======== SUPPLIED PASSAGE ========

Figure 6 displays the breakdown of teaching presence. Instructional management is when the instructor introduces topics. The chart shows a fairly uniform pattern of building understanding and direct instruction throughout the forum.

Principal Findings

This study appears to be the first such research to use multiple sources of data to describe the characteristics of Community of Inquiry of a whole Web-based course. As such, it is difficult to place the findings in comparison to other literature. Kumar et al [20] are one of the few to have studied a course as a whole, researching asynchronous and synchronous forums. However, they use only a quantitative data source and conclude that social presence was more difficult to foster than cognitive and teaching presences. The university course studied for this paper showed similar levels of presences using the survey tool, although teaching presence was less than “agreed” on the composite score (ie, score <4.0). However, the value of comparing scores of courses as a whole is not clear.

This study does indicate that a CoI is possible across a wide range of learning activities of a Web-based course. It has identified areas of strength and weakness, and as such can aid course developers and others to improve areas of weakness. Specific findings are as follows.

======== ENTRIES PROVIDED ========

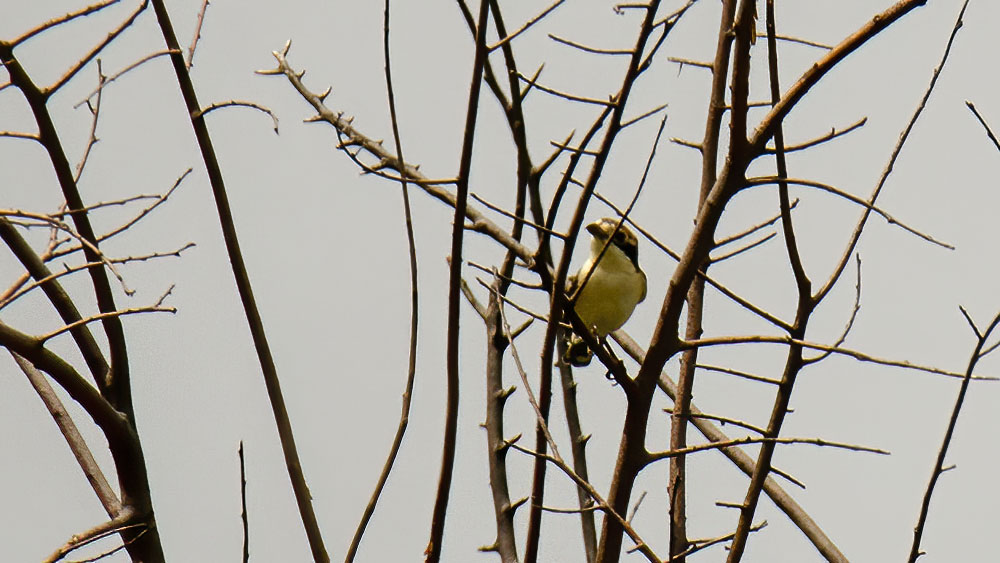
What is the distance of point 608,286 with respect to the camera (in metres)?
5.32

========
======== ENTRIES PROVIDED ========

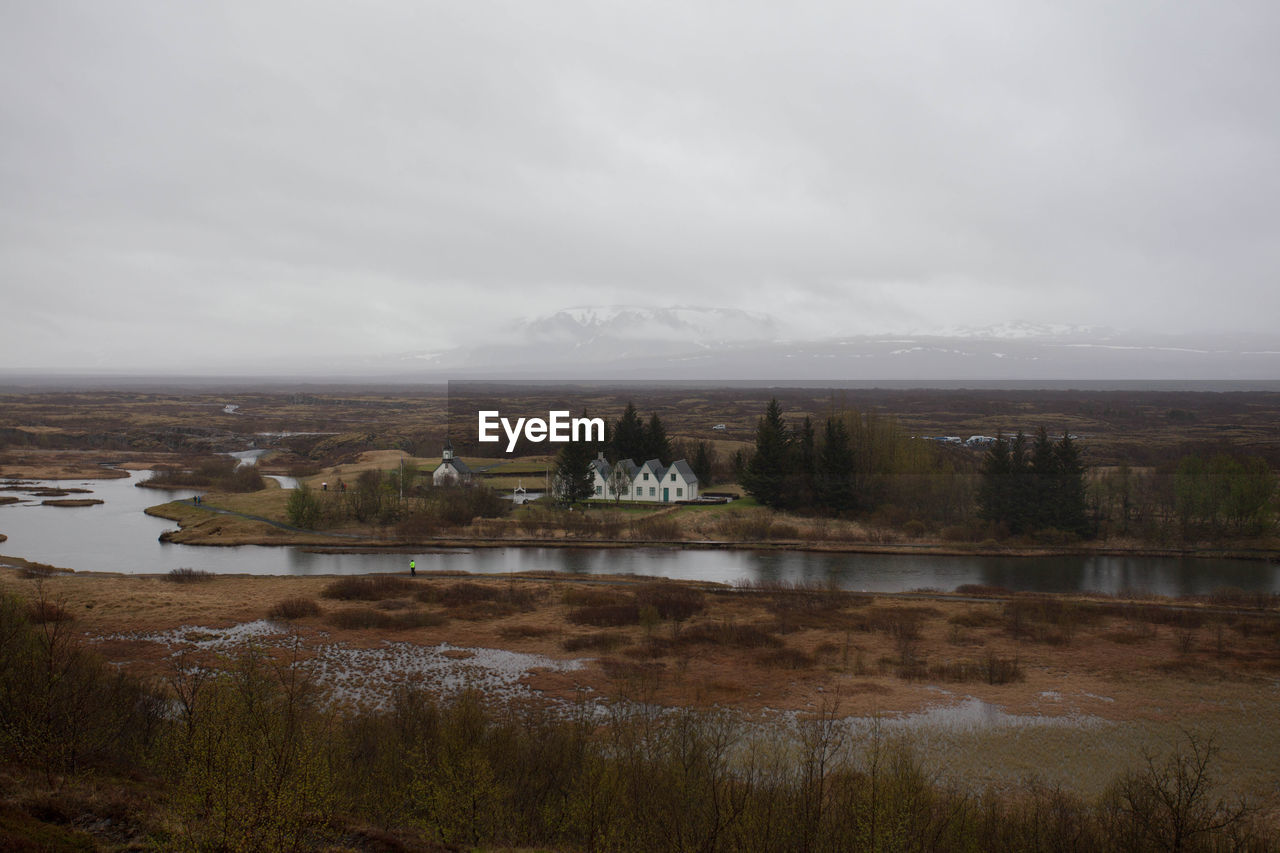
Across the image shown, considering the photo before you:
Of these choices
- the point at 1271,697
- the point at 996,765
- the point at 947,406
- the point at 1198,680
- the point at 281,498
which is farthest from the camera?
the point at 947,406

========

- WHAT YOU NEED TO DO: According to the Principal Findings text, what did Kumar et al conclude about social presence? The data has no role in this exercise.

- EXERCISE OUTPUT: They concluded that social presence was more difficult to foster than cognitive and teaching presences.